In the bell jar of Generation Wealth, there are some glimmers of sanity: Unlike the US (thanks, Obama!), Iceland refused to bail out its banks and now thrives as a sustainable economy, rediscovering fishing, knitting, and social justice. Rock musician–turned–Best Party politician Óttarr Proppé, currently Iceland’s minister of health, poses impishly in a mustard suit he wears to photobomb group photos of square colleagues. “When things are very unequal, I think it’s very hard for individuals to find dignity in themselves,” he says. “We were at a point where a different view of things was important.” In Berkeley, California, cheerful environmentalist Annie Leonard lives communally with neighbors to “avoid waste and the stress of consumerism” and opines from her hippie oasis, “If we peg our level of satisfaction to these commercialized values, we will never, ever have enough. . . . Once you get on that path, it’s like being a slave.”

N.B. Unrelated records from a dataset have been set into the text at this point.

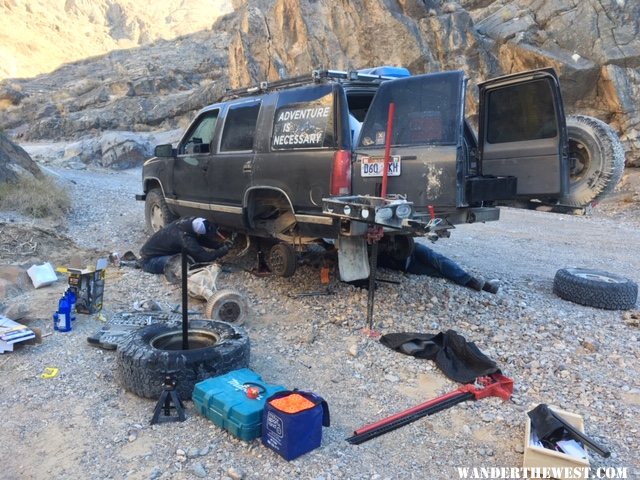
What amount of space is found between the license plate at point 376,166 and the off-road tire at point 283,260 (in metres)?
1.32

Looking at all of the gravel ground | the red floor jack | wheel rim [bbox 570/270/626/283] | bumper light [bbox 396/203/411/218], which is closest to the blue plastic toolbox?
the gravel ground

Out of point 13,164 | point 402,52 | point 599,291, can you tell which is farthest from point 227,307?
point 402,52

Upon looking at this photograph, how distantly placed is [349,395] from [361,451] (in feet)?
2.25

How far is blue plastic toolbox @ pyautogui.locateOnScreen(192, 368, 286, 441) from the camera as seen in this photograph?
2.91m

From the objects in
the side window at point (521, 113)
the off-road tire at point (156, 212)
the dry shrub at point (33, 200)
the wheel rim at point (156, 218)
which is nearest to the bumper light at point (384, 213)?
the side window at point (521, 113)

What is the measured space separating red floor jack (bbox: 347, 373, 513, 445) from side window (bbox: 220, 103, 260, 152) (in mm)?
3357

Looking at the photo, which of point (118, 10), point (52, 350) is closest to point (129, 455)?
point (52, 350)

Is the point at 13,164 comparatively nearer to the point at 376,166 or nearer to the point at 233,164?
the point at 233,164

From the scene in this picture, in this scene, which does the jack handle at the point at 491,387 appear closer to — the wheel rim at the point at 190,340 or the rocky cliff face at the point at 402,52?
the wheel rim at the point at 190,340

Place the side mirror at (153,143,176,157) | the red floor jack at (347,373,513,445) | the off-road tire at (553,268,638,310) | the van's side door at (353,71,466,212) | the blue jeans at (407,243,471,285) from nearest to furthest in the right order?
the red floor jack at (347,373,513,445), the van's side door at (353,71,466,212), the off-road tire at (553,268,638,310), the blue jeans at (407,243,471,285), the side mirror at (153,143,176,157)

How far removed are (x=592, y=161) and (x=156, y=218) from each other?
19.5 feet

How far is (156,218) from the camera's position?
7945mm

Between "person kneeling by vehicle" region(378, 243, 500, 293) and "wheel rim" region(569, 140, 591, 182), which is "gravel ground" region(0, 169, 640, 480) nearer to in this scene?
"person kneeling by vehicle" region(378, 243, 500, 293)

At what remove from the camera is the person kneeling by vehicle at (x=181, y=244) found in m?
6.11
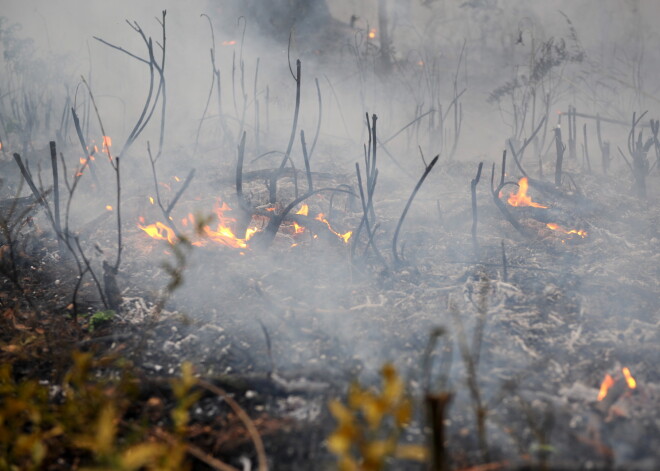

It’s impossible to do justice to this Boschian tableau. The cumulative effect is haunting and clarifying, and Greenfield’s closing image is a rich summation: At Magic City, a strip club in Atlanta, a dancer clad only in sparkly heels scrambles to grab dollar bills flung by a “baller” who has made it rain. DJ Esco philosophizes: “Money is power. It’s saying, ‘I can do whatever I want. I can throw this money on her ass. I don’t give a fuck about this money.’”
If only the US, like Iceland, could learn from the crash and revert to a sustainable culture organized around human dignity! But neoliberalism and its shortsighted values continue to exacerbate inequality and hollow out our institutions into profit funnels for Wall Street. By the end of the book, it’s clear that the delusions and waste of Generation Wealth are left still largely unaddressed. What could possibly go wrong?
Rhonda Lieberman is a writer in New York.